- **Data to use**
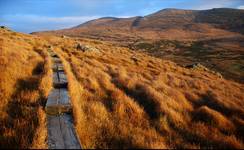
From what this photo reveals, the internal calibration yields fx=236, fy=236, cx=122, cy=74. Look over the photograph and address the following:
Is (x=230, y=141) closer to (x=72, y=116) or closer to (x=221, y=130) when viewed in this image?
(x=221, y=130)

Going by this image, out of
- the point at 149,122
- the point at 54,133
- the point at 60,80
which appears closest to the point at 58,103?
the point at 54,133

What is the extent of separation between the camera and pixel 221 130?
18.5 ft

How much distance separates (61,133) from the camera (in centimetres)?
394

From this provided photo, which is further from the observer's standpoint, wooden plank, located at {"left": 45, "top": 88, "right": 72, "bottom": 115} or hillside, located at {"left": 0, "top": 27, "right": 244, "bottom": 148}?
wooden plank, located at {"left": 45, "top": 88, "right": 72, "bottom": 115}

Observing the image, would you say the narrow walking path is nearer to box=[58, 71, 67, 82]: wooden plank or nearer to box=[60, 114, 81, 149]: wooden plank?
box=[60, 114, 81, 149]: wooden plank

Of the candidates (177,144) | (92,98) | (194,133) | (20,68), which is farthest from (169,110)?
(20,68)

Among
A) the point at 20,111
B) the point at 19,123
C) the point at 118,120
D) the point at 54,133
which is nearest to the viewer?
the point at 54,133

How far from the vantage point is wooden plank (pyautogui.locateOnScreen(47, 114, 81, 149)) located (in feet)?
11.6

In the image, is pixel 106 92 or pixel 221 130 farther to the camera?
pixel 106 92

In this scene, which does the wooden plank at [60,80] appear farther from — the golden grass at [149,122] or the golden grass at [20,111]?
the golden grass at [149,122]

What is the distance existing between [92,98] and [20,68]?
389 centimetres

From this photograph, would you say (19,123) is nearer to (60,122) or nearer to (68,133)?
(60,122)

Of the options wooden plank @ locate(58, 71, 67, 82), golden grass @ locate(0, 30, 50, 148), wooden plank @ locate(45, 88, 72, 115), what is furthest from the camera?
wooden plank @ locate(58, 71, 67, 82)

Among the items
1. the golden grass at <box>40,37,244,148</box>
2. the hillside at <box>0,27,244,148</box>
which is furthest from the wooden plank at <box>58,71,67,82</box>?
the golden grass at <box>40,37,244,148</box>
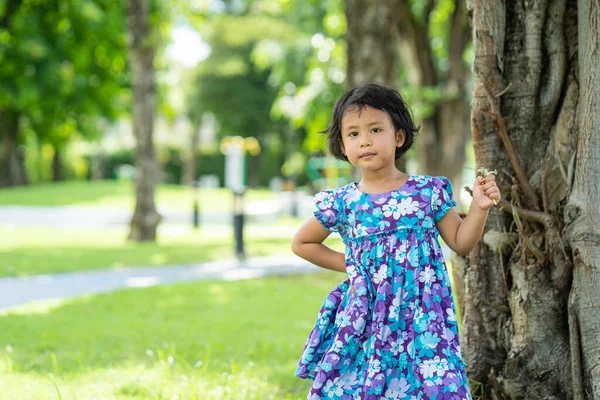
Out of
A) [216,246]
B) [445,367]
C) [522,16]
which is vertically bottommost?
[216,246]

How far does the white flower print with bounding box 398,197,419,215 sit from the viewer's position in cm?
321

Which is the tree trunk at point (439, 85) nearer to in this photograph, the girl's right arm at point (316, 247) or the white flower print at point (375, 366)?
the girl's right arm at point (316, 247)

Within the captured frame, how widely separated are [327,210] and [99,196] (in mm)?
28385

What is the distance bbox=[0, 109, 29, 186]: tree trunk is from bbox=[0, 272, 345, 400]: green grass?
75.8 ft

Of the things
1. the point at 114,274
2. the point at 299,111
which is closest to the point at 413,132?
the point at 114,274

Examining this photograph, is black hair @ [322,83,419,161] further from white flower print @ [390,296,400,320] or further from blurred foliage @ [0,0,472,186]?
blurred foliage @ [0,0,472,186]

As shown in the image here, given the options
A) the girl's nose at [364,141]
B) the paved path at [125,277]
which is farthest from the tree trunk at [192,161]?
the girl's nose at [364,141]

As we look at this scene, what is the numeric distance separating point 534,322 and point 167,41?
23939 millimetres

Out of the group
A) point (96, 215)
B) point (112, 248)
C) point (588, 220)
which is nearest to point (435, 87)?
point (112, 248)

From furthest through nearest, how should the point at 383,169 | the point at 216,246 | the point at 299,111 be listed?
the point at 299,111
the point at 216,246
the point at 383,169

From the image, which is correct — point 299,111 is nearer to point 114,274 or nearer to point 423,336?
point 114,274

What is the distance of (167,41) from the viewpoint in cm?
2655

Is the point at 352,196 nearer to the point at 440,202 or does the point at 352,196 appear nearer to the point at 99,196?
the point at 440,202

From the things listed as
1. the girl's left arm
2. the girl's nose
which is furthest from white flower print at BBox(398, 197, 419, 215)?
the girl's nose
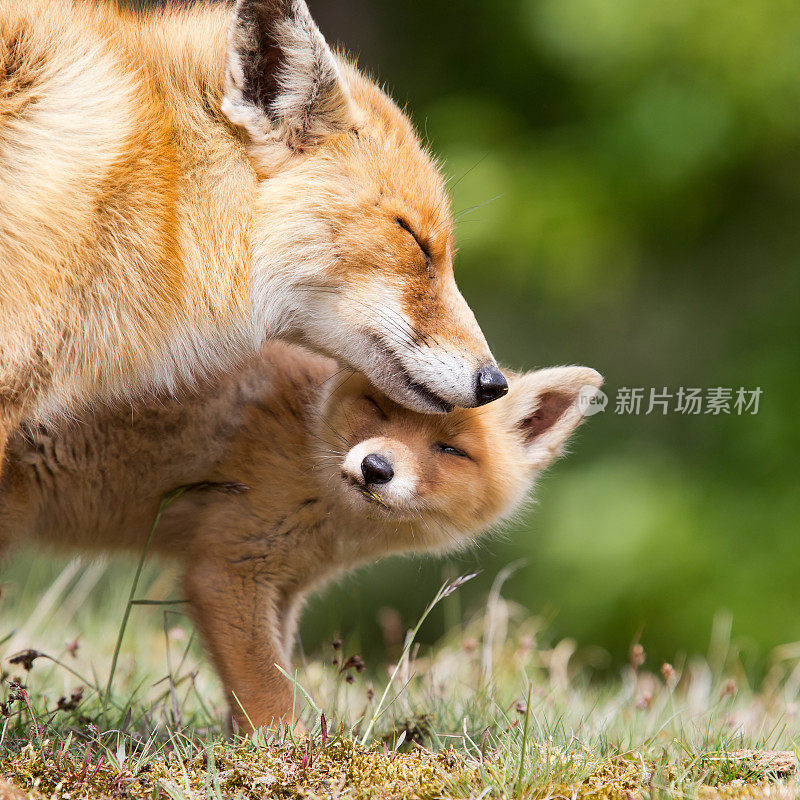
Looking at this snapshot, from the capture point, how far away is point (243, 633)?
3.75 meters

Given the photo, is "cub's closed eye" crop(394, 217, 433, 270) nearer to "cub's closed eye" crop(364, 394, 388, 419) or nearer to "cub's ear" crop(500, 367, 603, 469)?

- **Work to be completed**
Omit the pictures, then quote the rest of the material above exactly.

- **Response**
From what this photo reveals, the internal calibration yields fx=236, fy=236, cx=122, cy=74. Look over the photograph and address the following:
Is (x=230, y=141) closer to (x=72, y=116) or closer to (x=221, y=130) when viewed in this image?
(x=221, y=130)

Going by this image, out of
- the point at 149,122
- the point at 54,133
- the point at 60,80
which appears closest to the point at 58,103?
the point at 54,133

What is the extent of separation between the camera and pixel 221 130?
18.5 ft

How much distance separates (61,133) from the camera (in centimetres)?
394

From this provided photo, which is further from the observer's standpoint, wooden plank, located at {"left": 45, "top": 88, "right": 72, "bottom": 115} or hillside, located at {"left": 0, "top": 27, "right": 244, "bottom": 148}?
wooden plank, located at {"left": 45, "top": 88, "right": 72, "bottom": 115}

Observing the image, would you say the narrow walking path is nearer to box=[58, 71, 67, 82]: wooden plank or nearer to box=[60, 114, 81, 149]: wooden plank?
box=[60, 114, 81, 149]: wooden plank

Of the candidates (177,144) | (92,98) | (194,133) | (20,68), which is farthest from (169,110)?
(20,68)

Among
A) the point at 20,111
B) the point at 19,123
C) the point at 118,120
D) the point at 54,133
which is nearest to the viewer?
the point at 54,133

How far from the vantage point is wooden plank (pyautogui.locateOnScreen(47, 114, 81, 149)) located (in feet)?
11.6

In the image, is pixel 106 92 or pixel 221 130 farther to the camera?
pixel 106 92

In this scene, which does the wooden plank at [60,80] appear farther from — the golden grass at [149,122] or the golden grass at [20,111]?
the golden grass at [149,122]

What is the distance existing between [92,98] and [20,68]?
389 centimetres

From this photograph, would you say (19,123) is nearer to (60,122) or nearer to (68,133)?
(60,122)

Of the options wooden plank @ locate(58, 71, 67, 82), golden grass @ locate(0, 30, 50, 148), wooden plank @ locate(45, 88, 72, 115), what is furthest from the camera?
wooden plank @ locate(58, 71, 67, 82)

Among the items
1. the golden grass at <box>40,37,244,148</box>
2. the hillside at <box>0,27,244,148</box>
which is furthest from the wooden plank at <box>58,71,67,82</box>?
the golden grass at <box>40,37,244,148</box>
Out of
A) [216,246]
B) [445,367]
C) [522,16]
which is vertically bottommost?
[216,246]

How far does the white flower print with bounding box 398,197,419,215 sit from the viewer's position in cm?
321

Which is the tree trunk at point (439, 85) nearer to in this photograph, the girl's right arm at point (316, 247) or the white flower print at point (375, 366)?
the girl's right arm at point (316, 247)

Within the captured frame, how widely separated are [327,210] and [99,196] (in mm)?
28385

What is the distance bbox=[0, 109, 29, 186]: tree trunk is from bbox=[0, 272, 345, 400]: green grass?
75.8 ft

Of the things
1. the point at 114,274
2. the point at 299,111
which is closest to the point at 413,132?
the point at 114,274

Examining this photograph, is black hair @ [322,83,419,161] further from white flower print @ [390,296,400,320] or further from blurred foliage @ [0,0,472,186]?
blurred foliage @ [0,0,472,186]

As shown in the image here, given the options
A) the girl's nose at [364,141]
B) the paved path at [125,277]
which is farthest from the tree trunk at [192,161]?
the girl's nose at [364,141]

As we look at this scene, what is the numeric distance separating point 534,322 and point 167,41?
23939 millimetres

Out of the group
A) point (96, 215)
B) point (112, 248)
C) point (588, 220)
which is nearest to point (435, 87)?
point (112, 248)

From furthest through nearest, how should the point at 383,169 | the point at 216,246 | the point at 299,111 be listed?
the point at 299,111
the point at 216,246
the point at 383,169

From the image, which is correct — point 299,111 is nearer to point 114,274 or nearer to point 423,336?
point 114,274

What is the distance of (167,41) from the viewpoint in cm?
2655

Is the point at 352,196 nearer to the point at 440,202 or does the point at 352,196 appear nearer to the point at 99,196?
the point at 440,202

From the things listed as
1. the girl's left arm
2. the girl's nose
which is furthest from white flower print at BBox(398, 197, 419, 215)?
the girl's nose
Looking at this snapshot, from the capture point, how far away is point (243, 633)?
3.75 meters

Given the photo, is "cub's closed eye" crop(394, 217, 433, 270) nearer to "cub's closed eye" crop(364, 394, 388, 419) or nearer to "cub's ear" crop(500, 367, 603, 469)?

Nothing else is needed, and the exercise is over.